* start INPUT ROWS *

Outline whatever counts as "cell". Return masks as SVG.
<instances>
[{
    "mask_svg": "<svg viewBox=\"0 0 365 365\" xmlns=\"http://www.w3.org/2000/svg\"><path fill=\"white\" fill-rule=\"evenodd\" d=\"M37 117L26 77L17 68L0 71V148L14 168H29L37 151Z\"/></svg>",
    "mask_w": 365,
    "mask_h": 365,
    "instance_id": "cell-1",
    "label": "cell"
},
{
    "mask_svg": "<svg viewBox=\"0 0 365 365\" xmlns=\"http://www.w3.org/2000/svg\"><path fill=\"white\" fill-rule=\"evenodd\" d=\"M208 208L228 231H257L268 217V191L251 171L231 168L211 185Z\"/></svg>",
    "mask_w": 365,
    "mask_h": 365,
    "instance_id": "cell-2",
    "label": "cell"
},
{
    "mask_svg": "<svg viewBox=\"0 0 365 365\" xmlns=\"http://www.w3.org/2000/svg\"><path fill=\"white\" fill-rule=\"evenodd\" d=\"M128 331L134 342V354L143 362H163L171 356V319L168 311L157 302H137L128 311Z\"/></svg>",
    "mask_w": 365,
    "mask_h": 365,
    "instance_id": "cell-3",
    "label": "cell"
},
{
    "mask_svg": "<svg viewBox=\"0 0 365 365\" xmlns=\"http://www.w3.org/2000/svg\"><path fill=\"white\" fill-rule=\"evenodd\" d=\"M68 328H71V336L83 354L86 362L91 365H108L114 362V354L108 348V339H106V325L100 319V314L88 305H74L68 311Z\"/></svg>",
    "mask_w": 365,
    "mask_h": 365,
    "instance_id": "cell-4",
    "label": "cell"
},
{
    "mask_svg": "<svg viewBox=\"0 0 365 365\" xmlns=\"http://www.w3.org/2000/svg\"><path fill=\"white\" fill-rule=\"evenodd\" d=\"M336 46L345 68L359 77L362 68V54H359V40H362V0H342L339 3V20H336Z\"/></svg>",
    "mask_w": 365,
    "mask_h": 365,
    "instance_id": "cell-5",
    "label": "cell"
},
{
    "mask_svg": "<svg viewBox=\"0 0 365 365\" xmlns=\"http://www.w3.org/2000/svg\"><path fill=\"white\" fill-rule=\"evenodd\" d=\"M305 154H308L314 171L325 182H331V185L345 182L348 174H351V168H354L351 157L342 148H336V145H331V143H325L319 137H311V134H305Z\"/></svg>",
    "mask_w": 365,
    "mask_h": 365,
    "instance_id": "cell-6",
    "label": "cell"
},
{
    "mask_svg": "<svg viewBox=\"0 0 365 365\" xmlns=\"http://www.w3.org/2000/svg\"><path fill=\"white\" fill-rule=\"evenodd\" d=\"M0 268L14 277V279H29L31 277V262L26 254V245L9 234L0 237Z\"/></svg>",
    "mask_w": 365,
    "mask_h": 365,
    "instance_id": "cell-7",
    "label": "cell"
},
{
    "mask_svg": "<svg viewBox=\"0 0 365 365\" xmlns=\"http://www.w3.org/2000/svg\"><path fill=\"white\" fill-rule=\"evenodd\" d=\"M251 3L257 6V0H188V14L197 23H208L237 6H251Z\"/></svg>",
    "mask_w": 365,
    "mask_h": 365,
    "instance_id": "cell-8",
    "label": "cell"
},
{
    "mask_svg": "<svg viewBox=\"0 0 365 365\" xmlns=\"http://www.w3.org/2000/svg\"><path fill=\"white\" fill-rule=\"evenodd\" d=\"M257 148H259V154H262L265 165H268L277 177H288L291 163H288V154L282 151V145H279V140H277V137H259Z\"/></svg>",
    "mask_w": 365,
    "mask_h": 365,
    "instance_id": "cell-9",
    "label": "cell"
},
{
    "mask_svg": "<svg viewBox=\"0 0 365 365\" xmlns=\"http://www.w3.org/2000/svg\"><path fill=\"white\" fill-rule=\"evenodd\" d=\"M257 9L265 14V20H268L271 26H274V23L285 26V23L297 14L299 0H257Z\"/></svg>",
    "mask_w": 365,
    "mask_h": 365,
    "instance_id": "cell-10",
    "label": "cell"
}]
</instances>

* end INPUT ROWS *

#### [PROBLEM STATEMENT]
Lay out the lines from the first one through the line containing "117L26 77L17 68L0", both included, as a Markdown table with the columns Row and Line, numbering each row and skipping any blank lines. Include only those lines.

#### [WRITTEN ANSWER]
| Row | Line |
|---|---|
| 1 | Outline whatever counts as "cell". Return masks as SVG. |
| 2 | <instances> |
| 3 | [{ |
| 4 |     "mask_svg": "<svg viewBox=\"0 0 365 365\" xmlns=\"http://www.w3.org/2000/svg\"><path fill=\"white\" fill-rule=\"evenodd\" d=\"M37 117L26 77L17 68L0 71V148L14 168H29L37 151Z\"/></svg>", |